» **WRITTEN REQUEST**
Gather every line below that contains the word "shown". Case matters.

Spatial questions linked to pictures

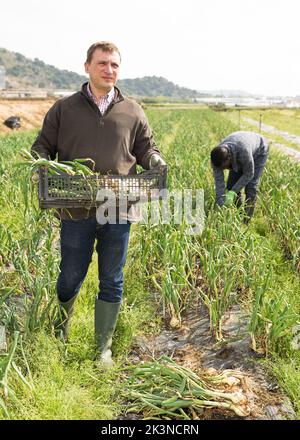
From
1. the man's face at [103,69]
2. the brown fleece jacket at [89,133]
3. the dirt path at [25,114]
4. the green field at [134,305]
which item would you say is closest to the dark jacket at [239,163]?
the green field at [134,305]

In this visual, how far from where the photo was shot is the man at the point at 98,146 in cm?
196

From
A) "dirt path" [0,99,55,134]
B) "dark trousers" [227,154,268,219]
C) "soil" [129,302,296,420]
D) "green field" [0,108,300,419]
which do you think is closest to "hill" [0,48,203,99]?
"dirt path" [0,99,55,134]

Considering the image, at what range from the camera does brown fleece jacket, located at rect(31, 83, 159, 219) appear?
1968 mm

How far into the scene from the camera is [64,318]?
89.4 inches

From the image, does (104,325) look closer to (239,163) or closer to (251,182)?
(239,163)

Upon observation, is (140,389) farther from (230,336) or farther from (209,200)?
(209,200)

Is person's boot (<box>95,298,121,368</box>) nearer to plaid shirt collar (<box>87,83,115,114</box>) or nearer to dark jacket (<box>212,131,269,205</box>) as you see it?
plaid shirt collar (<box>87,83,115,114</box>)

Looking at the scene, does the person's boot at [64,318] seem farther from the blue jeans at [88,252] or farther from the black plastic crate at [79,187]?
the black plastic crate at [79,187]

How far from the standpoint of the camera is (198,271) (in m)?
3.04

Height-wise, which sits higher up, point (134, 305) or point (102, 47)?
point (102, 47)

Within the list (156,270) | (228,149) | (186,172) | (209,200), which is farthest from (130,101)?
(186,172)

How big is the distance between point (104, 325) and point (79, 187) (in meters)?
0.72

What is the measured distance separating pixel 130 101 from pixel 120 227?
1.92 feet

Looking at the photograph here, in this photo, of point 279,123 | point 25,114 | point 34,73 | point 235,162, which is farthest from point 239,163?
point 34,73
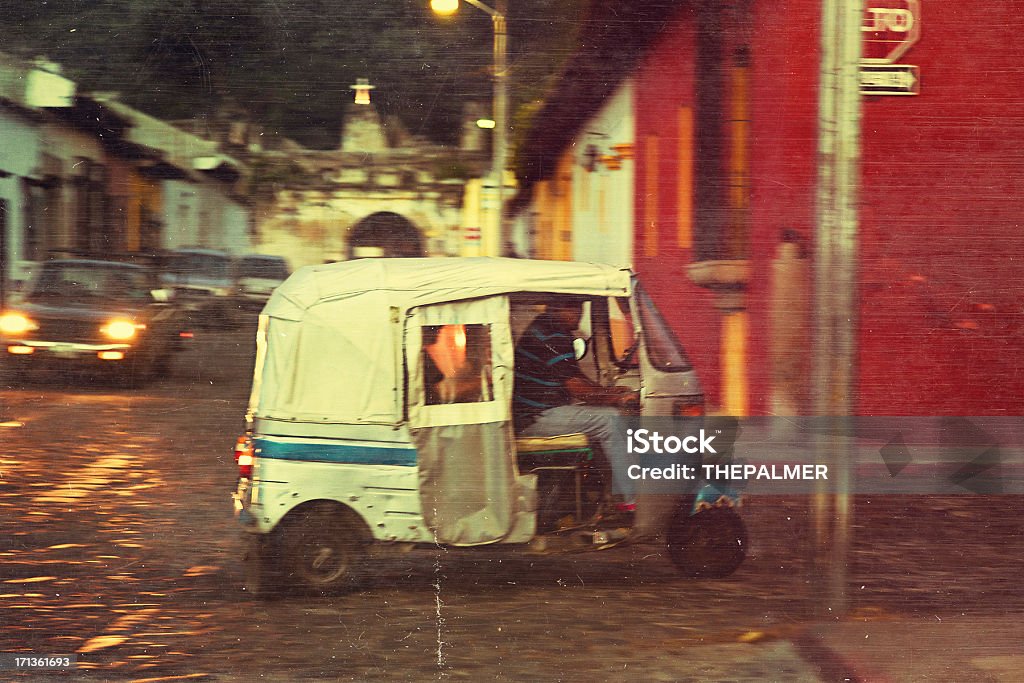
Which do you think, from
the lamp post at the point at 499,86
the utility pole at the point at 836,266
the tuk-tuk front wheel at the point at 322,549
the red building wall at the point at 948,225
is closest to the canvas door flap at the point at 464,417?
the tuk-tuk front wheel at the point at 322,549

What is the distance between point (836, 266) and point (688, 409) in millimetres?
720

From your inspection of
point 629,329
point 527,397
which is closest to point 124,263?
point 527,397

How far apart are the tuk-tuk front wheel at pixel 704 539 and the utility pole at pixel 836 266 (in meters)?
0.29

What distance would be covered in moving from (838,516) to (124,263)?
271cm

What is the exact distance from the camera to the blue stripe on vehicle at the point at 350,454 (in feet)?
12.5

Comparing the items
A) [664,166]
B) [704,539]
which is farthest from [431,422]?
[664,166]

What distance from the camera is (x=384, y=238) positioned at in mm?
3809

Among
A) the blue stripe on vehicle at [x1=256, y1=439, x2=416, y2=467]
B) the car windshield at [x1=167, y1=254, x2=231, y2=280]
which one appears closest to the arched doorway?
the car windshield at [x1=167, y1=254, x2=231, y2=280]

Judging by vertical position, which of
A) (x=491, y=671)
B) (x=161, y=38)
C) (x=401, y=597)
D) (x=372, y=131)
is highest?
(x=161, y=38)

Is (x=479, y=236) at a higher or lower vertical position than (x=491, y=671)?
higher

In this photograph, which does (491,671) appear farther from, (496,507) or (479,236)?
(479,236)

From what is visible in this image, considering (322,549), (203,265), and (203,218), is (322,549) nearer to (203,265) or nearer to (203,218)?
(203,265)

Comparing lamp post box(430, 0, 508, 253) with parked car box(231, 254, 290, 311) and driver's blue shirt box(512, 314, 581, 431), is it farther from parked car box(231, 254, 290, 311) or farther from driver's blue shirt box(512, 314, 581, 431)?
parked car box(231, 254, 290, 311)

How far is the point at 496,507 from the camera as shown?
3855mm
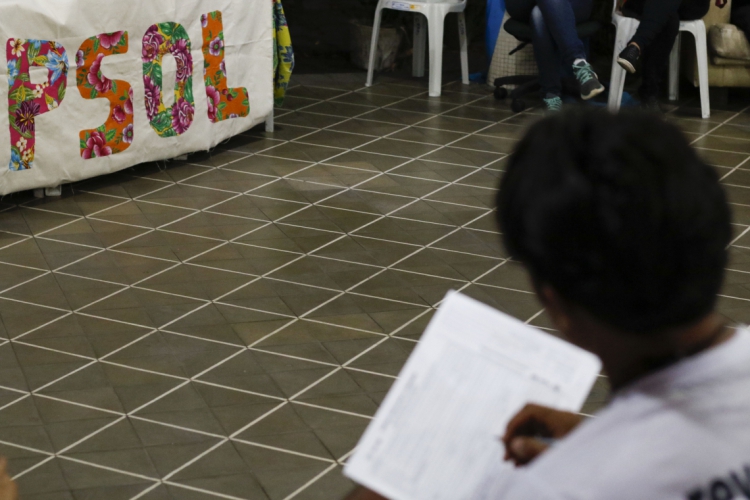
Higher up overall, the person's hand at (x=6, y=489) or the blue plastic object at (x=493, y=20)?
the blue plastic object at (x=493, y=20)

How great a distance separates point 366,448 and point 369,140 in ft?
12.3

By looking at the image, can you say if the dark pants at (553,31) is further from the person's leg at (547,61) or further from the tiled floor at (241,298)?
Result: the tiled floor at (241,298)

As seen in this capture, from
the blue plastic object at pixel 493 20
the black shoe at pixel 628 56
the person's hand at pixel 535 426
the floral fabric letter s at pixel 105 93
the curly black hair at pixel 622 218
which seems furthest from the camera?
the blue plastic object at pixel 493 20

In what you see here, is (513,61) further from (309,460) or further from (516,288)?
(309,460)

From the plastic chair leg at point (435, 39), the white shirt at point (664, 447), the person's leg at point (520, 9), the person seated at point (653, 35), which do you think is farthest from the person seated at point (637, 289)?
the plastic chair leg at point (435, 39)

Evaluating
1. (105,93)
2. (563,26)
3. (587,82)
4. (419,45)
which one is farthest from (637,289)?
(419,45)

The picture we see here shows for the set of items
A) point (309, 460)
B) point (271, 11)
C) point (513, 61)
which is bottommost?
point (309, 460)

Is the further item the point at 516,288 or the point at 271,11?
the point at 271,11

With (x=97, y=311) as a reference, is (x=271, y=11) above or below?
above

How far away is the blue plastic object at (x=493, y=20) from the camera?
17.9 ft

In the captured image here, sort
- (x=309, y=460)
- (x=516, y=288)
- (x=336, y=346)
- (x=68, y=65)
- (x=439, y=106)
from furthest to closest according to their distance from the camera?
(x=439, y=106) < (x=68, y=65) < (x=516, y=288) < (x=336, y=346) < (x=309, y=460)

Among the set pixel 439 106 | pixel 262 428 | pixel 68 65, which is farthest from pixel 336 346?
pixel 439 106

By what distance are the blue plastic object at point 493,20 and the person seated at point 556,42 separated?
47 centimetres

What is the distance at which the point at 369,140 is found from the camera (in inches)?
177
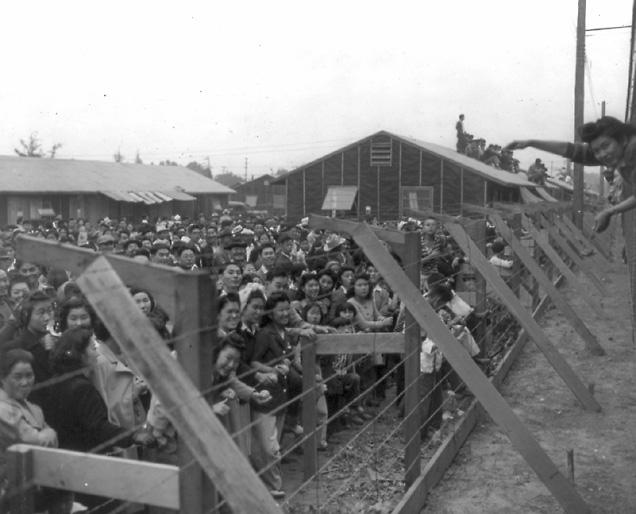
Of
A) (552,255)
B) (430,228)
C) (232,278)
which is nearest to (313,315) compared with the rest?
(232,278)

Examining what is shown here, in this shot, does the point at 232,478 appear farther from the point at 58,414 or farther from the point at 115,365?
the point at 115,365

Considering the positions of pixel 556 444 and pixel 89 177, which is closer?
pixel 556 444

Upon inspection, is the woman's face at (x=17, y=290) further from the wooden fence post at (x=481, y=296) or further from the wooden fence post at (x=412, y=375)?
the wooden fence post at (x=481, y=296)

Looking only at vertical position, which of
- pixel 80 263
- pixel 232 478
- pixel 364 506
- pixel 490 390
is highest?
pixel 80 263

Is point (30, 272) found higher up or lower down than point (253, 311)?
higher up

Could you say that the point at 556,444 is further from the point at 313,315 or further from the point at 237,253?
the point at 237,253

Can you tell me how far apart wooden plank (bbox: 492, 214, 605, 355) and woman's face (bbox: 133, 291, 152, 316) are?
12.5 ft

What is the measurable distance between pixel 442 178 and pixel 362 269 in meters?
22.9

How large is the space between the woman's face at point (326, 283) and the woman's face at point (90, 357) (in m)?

» **EXERCISE SOLUTION**
How far is the point at 496,507 from the camera as shown?
Examining what is shown here, in this shot, does the point at 232,478 appear farther from the point at 58,414 or farther from the point at 115,365?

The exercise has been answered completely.